**PASSAGE SHOWN**:

-------------------------

25.06.04—11.07.04  
Location: , ARGOS vzw , deBuren

Duo Track : Language and image in audiovisual art from Flanders and the Netherlands: eight stances

exhibition
Copyright artist(s) and courtesy argos
Rosa Barba – Pierre Bismuth – Ansuya Blom – Michel Lorand – Willem Oorebeek – Els Opsomer – Mathilde ter Heijne – Ana Torfs

The exhibition Duo Track, organized by the Brussels center for audiovisual arts argos, constitutes the first official event at the Vlaams-Nederlands Huis, a joint project of the Flemish and Dutch governments intended to present, in Brussels, the culture of the Low Countries and to provide a forum for the debate on cultural diversity, society and politics in Europe.

In this exhibition there is specific concern for film and video installations as well as a number of related art forms that play on the connection between language and image, but also on that between discourse and perception and, in line with this, between reality and fiction.

The film and video work of visual artists has, in the past decade, been characterized internationally (and thus in Flanders and the Netherlands as well) by a distinct preference for (pseudo)documentary forms of work: usually small, everyday observations or registrations based on one concept. The organizers of this exhibition have made an explicit choice for work that goes against this approach. Duo Track aims to examine points of contact and similarities with the literary, theatrical and cinematographic traditions and to demonstrate that the hybrid audiovisual medium can be not only part of life but also part of the arts and that it is undoubtedly enriched by this interaction.

Michel Lorand’s installation Medea (2004), which is being shown for the first time on this occasion, has a pivotal function within the exhibition. On the one hand, this work deals emphatically with the theme of the creative process and does this, moreover, through a motif that can be found in various other works in the exhibition: the tragedy and the tragic. On the other hand, it illustrates how language and image can interlock on different levels. A quote from Jean-Luc Nancy’s essay Au fond des images (2003), which Lorand designates as a fundamental source of inspiration for Medea, could also have served as a motto for the exhibition as a whole: “The difference between text and image is obvious. The text offers meanings, the image forms. Each shows something: the same thing and something else. In showing, each shows itself but just as easily the other. And thus shows itself as the other: the image shows itself to the text which shows itself to the image.”

-------------------------

**RAW DATA**:
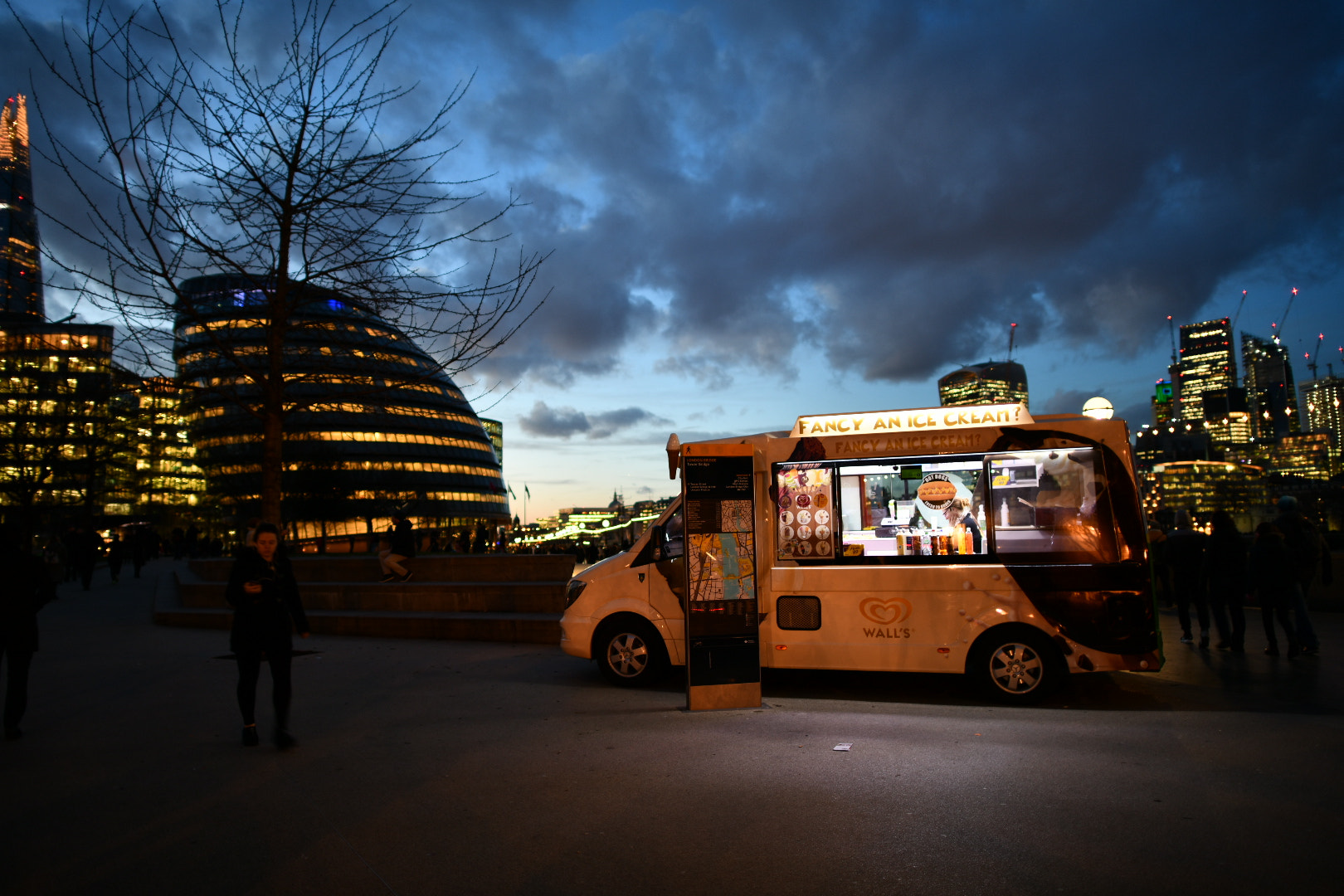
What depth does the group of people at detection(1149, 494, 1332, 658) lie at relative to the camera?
9.12 metres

-------------------------

**PROBLEM REQUIREMENTS**:
Go on with the Duo Track exhibition text from the point where it stops. The material plays no part in what comes next.

**ANSWER FOR THE TASK**:
In Du Mentir-Faux (2000) Ana Torfs investigates, on the basis of the almost equally mythic female figure Joan of Arc, the tension between fact and fiction. She questions the historical texts in a doomed attempt to portray the all too physical, stubborn and yet ultimately defenceless victim of a dominant system.

Though it flirts with melodrama, Mathilde ter Heijne’s video film Mathilde, Mathilde does display, in terms of themes such as self-sacrifice and doomed love, certain similarities to the works of Torfs and Lorand. The video installation emphatically disengages language (voice-over, subtitling) and image.

Tragedy, but then in a socio-political context, is also present in Els Opsomer’s _imovie_[one]: THE AGONY OF SILENCE (2003). The work is conceived as a video letter to her friends after an eight-day visit to Palestine and Israel. Her text appears as introspective subtitling with color pictures that she photographed and then filmed.

In two installations the motif of the passageway serves as a basis for evoking an alienating atmosphere by way of an uncommon use of language. In the 16mm-film installation Machine Vision Seekers (2003) Rosa Barba makes use of a moving projector which ‘throws’ words at the wall. The text consists of short sentences from a story about characters located in an underground tunnel and surrounded by complete darkness. In Ansuya Blom’s video installation Chapter Three (2002) a camera feels its way down a hallway whose contours remain indistinct, while an off-screen voice whispers brief sentences to the viewer. Both installations explore transitional phases in which meaning is suspended for a time.

Works by Pierre Bismuth and Willem Oorebeek are the outsiders, as it were, of the exhibition. Bismuth’s installation for two video monitors, One Man Show (2003), seems to have a lighthearted quality in comparison to the other exhibited works. Through the use of split screen and mirroring effects, Bismuth manipulates a short burlesque film by Buster Keaton. Keaton’s existential surrealism is doubled, magnified. The intermittent captions become a rhetorical motif. Willem Oorebeek has created a project in situ. He intervenes at various places in the exhibition with work from the series BLACKOUT, printed matter over which a thin layer of black ink has been printed. For Duo Track he opted for kiosk posters of popular tabloids. CETTE SEMAINE (2004) is a critical comment on the omnipotence of mass media.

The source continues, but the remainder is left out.